Liquid phase thermodynamic properties

These properties include the density, thermal expansion coefficient, isothermal compressibility, and isobaric heat capacity; they are so categorized by their derivation from the thermodynamic ensemble as equilibrium averages and fluctuations from equilibrium. We expect iAMOEBA to reproduce these properties reasonably well because they were already included as part of the parameterization data set (though not at the same thermodynamic conditions). The density of liquid iAMOEBA water agrees with experiment to within the simulation uncertainty (roughly 0.3%) for thermodynamic conditions ranging from 249.15 – 373.15 K and up to 1 kbar. Small deviations of up to one percent are observed at very high temperatures (450 K) and pressures (10 kbar). The heat of vaporization is 10.94(1) kcal mol⁻¹ at 298.15 K, which is higher than the experimental value of 10.52 kcal mol⁻¹; the temperature trend also has a larger slope compared to experiment. This insufficiency is due to well-known quantum nuclear effects on the heat capacity, since at lower temperatures the faster vibrational degrees of freedom are frozen out.

The fluctuation properties also show good trends with experiment though they are less accurate, similar to what we found for the parameterization data set for these same properties. The isothermal compressibility is 10% too low at 298 K, and the error increases with lower temperatures; there exists a shallow minimum in the compressibility at 301 – 317 K, which is near the experimental value of 319 K. The isobaric heat capacity agrees very well with experiment at 298 K, but the heat capacity drops with temperature too quickly; again, this is likely due to nuclear quantum effects. The temperature trends of the heat capacity and enthalpy of vaporization can be brought into closer agreement with experiment by applying quantum vibrational corrections,⁴⁰ but we decided not to apply these corrections due to their large impact on the absolute value of the heat capacity.

§ **THE DATA**

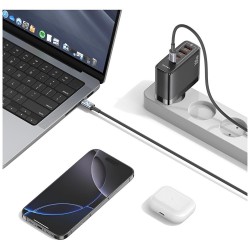 Kabel USB Usams SJ751 USB-C/USB-C 240W PD 3.1 Fast Charging … | PartsPC.pl
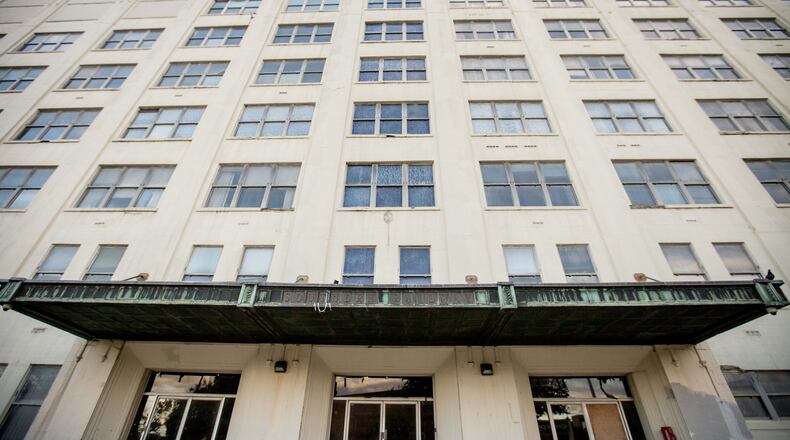 The vacant Norfolk Southern Building is located at 125 Spring Street in Downtown Atlanta and was the location for season one filming of Walking Dead. (Jenni Girtman / Atlanta Event Photography)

§ **ACTIVITY**
Please rewrite the passage on liquid phase thermodynamic properties from "The fluctuation properties" to "the heat capacity.", putting "broad" in place of "shallow".

§ **TASK RESULT**
The fluctuation properties also show good trends with experiment though they are less accurate, similar to what we found for the parameterization data set for these same properties. The isothermal compressibility is 10% too low at 298 K, and the error increases with lower temperatures; there exists a broad minimum in the compressibility at 301 – 317 K, which is near the experimental value of 319 K. The isobaric heat capacity agrees very well with experiment at 298 K, but the heat capacity drops with temperature too quickly; again, this is likely due to nuclear quantum effects. The temperature trends of the heat capacity and enthalpy of vaporization can be brought into closer agreement with experiment by applying quantum vibrational corrections,⁴⁰ but we decided not to apply these corrections due to their large impact on the absolute value of the heat capacity.